**TASKS TO PERFORM**:
[A] According to the PokéDreamer v2 page below, how many downsampling convolutional layers does the encoder use?
[B] Extract every line of the records below that contains the word "clay".

**EXCERPTED PASSAGE**:
☆ ☆ ☆ ☆ ☆ ☆ ☆
PokéDreamer v2 - Discrete RSSM World Model

Overview & Motivation

v2 is the central contribution of PokéDreamer: a full Dreamer-style discrete RSSM world model operating at native Game Boy resolution. The key advances over v1:

4× resolution increase: 160×144 vs. 40×36 - native Game Boy pixels, preserving text, sprite details, and UI elements
Discrete latents: 32 categories × 32 classes → 1024-dim one-hot encoding (vs. continuous ℝ³²)
Full RSSM: Deterministic GRU path + stochastic categorical path trained jointly
Prior imagination: The prior network enables pure latent rollouts with no emulator access
Multi-task decoders: Pixel reconstruction + reward prediction + continue probability

Dreamer Lineage

v2 is architecturally based on DreamerV2 (Hafner et al., 2021). The discrete categorical latents are trained via Gumbel-Softmax straight-through estimation - a key technique for backpropagating through discrete distributions.

Residual CNN Encoder

The encoder (src/models.py · Encoder) maps a raw 160×144×3 Game Boy frame to a 512-dimensional embedding vector. It uses 4 downsampling convolutional layers with residual blocks at each scale.

Architecture

python

Input:  (B, 3, 144, 160)

conv1: Conv2d(3→32,  k=4, s=2, p=1) → (B, 32,  72, 80)
res1:  ResidualBlock(32)
conv2: Conv2d(32→64, k=4, s=2, p=1) → (B, 64,  36, 40)
res2:  ResidualBlock(64)
conv3: Conv2d(64→128,k=4, s=2, p=1) → (B, 128, 18, 20)
res3:  ResidualBlock(128)
conv4: Conv2d(128→256,k=4,s=2, p=1)→ (B, 256, 9,  10)
res4:  ResidualBlock(256)

flatten → (B, 23040)
fc:     Linear(23040, 512)

Output: (B, 512)  ← encoder embedding e_t

Each ResidualBlock consists of two 3×3 convolutions with BatchNorm and ReLU, plus a skip connection. This preserves high-frequency spatial details (text, sprite outlines) that a simple CNN stack would lose.
☆ ☆ ☆ ☆ ☆ ☆ ☆
**EXERCISE DATA**:
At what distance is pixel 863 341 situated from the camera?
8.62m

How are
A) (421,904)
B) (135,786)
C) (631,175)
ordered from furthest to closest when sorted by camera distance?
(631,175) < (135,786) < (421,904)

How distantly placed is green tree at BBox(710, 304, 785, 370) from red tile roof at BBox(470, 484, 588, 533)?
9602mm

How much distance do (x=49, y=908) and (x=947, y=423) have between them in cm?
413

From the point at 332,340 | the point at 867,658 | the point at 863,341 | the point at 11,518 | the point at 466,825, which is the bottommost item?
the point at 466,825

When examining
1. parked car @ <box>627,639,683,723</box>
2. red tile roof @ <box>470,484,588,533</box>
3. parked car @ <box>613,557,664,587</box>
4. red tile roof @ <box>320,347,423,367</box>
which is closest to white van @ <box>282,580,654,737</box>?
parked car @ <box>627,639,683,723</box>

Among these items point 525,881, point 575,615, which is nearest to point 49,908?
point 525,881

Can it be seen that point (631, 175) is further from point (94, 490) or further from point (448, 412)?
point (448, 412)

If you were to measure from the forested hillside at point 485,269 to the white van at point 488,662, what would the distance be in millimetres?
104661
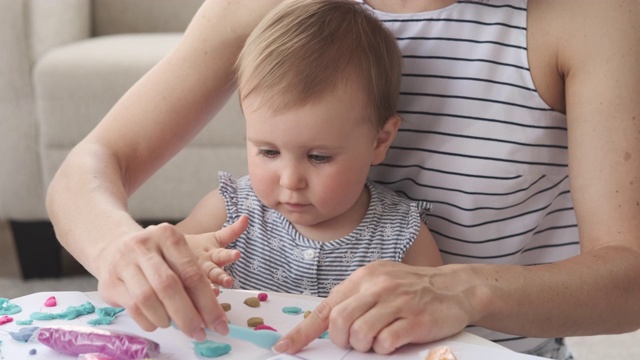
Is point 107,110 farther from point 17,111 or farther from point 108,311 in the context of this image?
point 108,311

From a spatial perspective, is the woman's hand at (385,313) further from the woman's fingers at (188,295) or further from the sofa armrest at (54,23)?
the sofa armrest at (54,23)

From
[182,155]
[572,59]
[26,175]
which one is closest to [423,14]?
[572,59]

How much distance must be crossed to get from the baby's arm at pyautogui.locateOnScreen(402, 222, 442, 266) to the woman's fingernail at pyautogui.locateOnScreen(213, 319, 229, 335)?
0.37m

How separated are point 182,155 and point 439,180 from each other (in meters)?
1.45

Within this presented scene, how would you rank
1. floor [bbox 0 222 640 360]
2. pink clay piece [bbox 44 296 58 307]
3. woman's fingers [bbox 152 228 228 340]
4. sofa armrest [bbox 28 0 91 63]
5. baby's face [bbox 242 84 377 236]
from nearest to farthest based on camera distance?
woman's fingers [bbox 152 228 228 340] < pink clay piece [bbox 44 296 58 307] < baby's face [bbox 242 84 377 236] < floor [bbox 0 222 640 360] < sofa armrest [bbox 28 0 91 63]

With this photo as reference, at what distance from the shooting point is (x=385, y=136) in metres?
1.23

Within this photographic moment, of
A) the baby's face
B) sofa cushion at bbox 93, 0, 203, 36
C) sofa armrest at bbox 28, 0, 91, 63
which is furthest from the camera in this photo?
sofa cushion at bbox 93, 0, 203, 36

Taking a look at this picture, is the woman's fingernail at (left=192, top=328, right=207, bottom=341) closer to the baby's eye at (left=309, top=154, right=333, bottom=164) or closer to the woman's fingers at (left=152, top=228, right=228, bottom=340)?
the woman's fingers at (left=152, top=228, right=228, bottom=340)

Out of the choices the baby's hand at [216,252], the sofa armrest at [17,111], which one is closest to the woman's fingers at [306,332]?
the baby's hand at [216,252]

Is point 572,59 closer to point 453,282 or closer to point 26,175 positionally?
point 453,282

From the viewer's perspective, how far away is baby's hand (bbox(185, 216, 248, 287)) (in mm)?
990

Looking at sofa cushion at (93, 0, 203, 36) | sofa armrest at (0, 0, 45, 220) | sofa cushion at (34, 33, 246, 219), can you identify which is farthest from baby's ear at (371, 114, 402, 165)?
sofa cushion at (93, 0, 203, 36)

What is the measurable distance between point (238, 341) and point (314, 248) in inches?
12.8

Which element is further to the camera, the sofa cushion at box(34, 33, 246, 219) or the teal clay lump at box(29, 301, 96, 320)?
☆ ☆ ☆ ☆ ☆ ☆ ☆
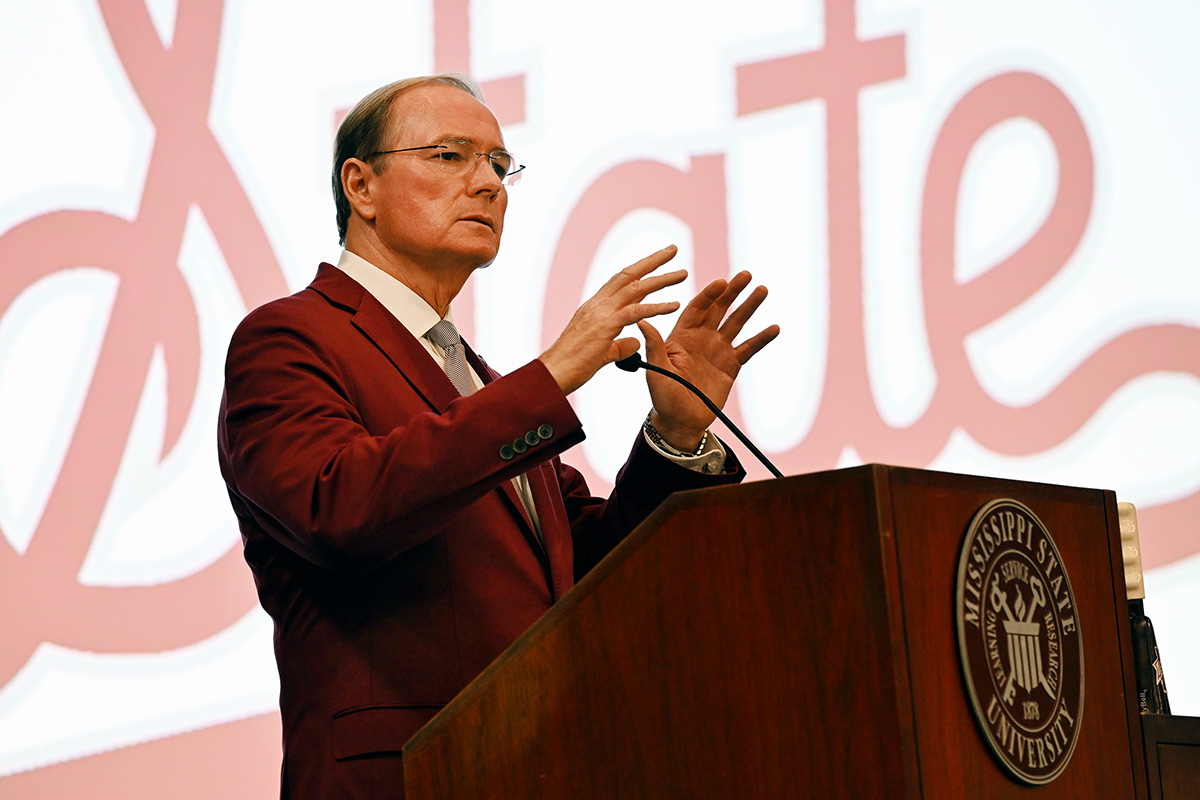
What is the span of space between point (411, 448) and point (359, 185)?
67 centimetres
☆ ☆ ☆ ☆ ☆ ☆ ☆
**ANSWERS FOR THIS EXERCISE**:
[A] Four.

[B]
2. pink clay piece [bbox 44 296 58 307]
woman's fingers [bbox 152 228 228 340] < pink clay piece [bbox 44 296 58 307] < baby's face [bbox 242 84 377 236] < floor [bbox 0 222 640 360] < sofa armrest [bbox 28 0 91 63]
Which element is further to the camera, the sofa cushion at box(34, 33, 246, 219) or the teal clay lump at box(29, 301, 96, 320)?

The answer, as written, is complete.